▸ Do this:
In the items starting at the line that contains "In the picture, which" and ending at the last one, substitute "rubber tire" for "black tire". Reproduce only that stretch, with everything else left unchanged.

▸ Record extracts:

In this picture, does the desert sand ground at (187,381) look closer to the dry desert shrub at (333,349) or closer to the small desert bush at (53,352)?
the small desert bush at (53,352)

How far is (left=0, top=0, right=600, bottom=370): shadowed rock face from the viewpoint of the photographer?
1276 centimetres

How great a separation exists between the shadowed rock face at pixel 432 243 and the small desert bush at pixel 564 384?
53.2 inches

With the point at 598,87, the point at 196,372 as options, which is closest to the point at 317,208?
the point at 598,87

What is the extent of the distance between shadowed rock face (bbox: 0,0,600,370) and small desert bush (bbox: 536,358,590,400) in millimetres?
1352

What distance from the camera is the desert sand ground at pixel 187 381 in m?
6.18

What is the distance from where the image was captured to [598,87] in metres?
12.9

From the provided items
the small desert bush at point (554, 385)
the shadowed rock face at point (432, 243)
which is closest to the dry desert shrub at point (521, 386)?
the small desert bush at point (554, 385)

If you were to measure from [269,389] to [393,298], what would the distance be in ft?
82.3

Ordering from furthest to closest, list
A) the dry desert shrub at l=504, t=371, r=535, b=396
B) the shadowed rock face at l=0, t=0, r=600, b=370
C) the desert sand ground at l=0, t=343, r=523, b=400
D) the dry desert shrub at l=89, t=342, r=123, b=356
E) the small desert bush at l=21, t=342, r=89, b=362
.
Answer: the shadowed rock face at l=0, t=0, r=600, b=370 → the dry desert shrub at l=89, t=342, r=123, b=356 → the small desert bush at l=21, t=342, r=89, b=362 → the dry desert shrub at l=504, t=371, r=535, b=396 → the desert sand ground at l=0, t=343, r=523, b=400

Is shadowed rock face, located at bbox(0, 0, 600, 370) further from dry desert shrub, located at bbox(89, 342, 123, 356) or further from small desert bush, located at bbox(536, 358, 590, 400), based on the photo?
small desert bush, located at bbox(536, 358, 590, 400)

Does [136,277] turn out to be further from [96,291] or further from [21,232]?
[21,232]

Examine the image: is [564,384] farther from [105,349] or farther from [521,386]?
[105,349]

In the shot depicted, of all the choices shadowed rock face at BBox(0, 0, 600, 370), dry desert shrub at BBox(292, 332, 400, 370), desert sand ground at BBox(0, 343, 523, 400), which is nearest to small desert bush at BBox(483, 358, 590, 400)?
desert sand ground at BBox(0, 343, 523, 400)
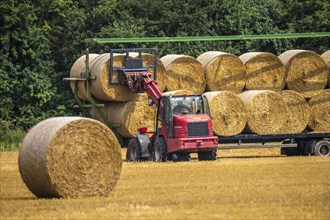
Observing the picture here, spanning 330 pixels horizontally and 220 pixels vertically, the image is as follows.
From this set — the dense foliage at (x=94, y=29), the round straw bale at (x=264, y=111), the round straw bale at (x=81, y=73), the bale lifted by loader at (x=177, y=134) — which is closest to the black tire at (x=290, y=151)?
the round straw bale at (x=264, y=111)

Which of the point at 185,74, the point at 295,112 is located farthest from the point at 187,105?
the point at 295,112

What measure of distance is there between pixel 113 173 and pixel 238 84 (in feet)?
51.0

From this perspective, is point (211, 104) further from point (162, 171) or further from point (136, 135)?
point (162, 171)

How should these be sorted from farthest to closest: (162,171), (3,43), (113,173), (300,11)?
1. (300,11)
2. (3,43)
3. (162,171)
4. (113,173)

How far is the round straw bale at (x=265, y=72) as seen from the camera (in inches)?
1470

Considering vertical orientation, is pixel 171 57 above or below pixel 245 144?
above

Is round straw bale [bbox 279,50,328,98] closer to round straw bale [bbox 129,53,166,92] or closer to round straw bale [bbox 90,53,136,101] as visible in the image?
round straw bale [bbox 129,53,166,92]

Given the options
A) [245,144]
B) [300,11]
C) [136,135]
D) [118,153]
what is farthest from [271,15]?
[118,153]

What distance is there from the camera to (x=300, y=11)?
5184cm

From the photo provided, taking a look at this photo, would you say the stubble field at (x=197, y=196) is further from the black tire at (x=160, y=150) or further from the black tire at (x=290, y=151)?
the black tire at (x=290, y=151)

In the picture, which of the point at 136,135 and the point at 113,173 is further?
the point at 136,135

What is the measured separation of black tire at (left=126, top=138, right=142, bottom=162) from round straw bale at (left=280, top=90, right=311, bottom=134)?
5.21 m

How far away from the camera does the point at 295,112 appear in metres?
37.1

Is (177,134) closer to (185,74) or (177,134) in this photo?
(177,134)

▸ Answer to this exercise:
In the picture, which of the point at 136,135 and the point at 113,173 is further?
the point at 136,135

What is the measured separation of rubber tire at (left=126, top=138, right=142, bottom=162) from round straw bale at (left=280, top=90, right=311, bottom=134)?
5.21 m

How far away from the camera does the point at 295,112 appear in metres?
37.1

Is (177,134) closer to (185,74) or (177,134) in this photo?
(177,134)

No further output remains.